In order to better develop the four points introduced by the aid plan, the organization identifies six distinct funding projects to be implemented over a 15-month period in sectors such as agriculture, food and social protection:

  • $ 125 million project to encourage the development of the agricultural sector in Jordan, strengthen competitiveness and inclusion in the sector and guarantee food security in the medium and long term.
  • $ 300 million project to enhance access to the free market in Bolivia and the adoption of eco-sustainable agricultural techniques.
  • $ 315 million project to strengthen the nutrition system in Chad, Ghana and Sierra Leone and ensure its resilience in the face of the food crisis caused by conflicts.
  • $ 500 million “Emergency Food Security and Resilience Support” project to ensure resilience in the face of the ongoing food crisis in Egypt and support ongoing reforms to improve nutrition systems.
  • $ 130 million project to reduce the economic impact of the war in Ukraine by supporting the import of wheat by protecting small producers in Tunisia.
  • $ 2.3 billion project called “Resilient Food Systems for South-East Africa” to help increase the resilience of food systems to address growing insecurity in the regions of South-East Africa.

 In addition to these six separate funding projects, the report focuses on the aftermath of the food crisis that has hit Ukraine as a result of the ongoing conflict. 

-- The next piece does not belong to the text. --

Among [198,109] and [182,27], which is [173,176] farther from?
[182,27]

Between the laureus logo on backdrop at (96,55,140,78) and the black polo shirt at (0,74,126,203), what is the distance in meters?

To deal with the crisis, on 22 July Ukraine and Russia signed, thanks to the Turkish mediation, the agreement on the export of wheat called the Black Sea Initiative. The initiative ensures the safe passage of tens of millions of tons of grain through the black Sea from the Ukrainian ports of Odessa, Chornomorsk and Yuzhne. From the beginning of the war, on February 24, to the signing of the agreement, ships loaded with grain had been stranded in Ukrainian ports.

Given the importance of the agreement, on 17 November the United Nations announced the extension of the Black Sea Grain Initiative for 120 days - the deadline was set for 19 November. 

Despite the extension of the agreement, Ukraine has repeatedly requested to be able to include the ports of the southern region of Mykolaiv, through which 35% of Ukrainian food was exported before the war. The Russian response to requests has always been negative and continues to be.

Although the signing of this agreement by Russia and Ukraine has in fact guaranteed the safe resumption of the transport of grain, of which Ukraine is one of the main exporters in the world, avoiding a serious food crisis, grain exports remain considerably lower than pre-war levels. Furthermore, the initiative has helped to lower global wheat prices, but not that of wheat-based products such as bread and pasta which continues to remain high.

According to the analysis conducted by the report, the trade policies introduced by countries not affected by the conflict to limit its consequences have aggravated the food crisis. In fact, the introduction of food export bans and export restrictions in an attempt to increase domestic supply and reduce its prices have resulted in excessive restrictions on food trade.

The increase in prices in the food sector has rapidly spread the crisis globally, increasing phenomena of extreme poverty, food insecurity and therefore consequent malnutrition.

The aid plan introduced by the World Bank Organization, worth a total of $ 30 billion dollars, is trying, on the one hand, to encourage governments to take trade policy initiatives that can reverse this trend and, on the other, to support the populations of the territories most affected and therefore most at risk.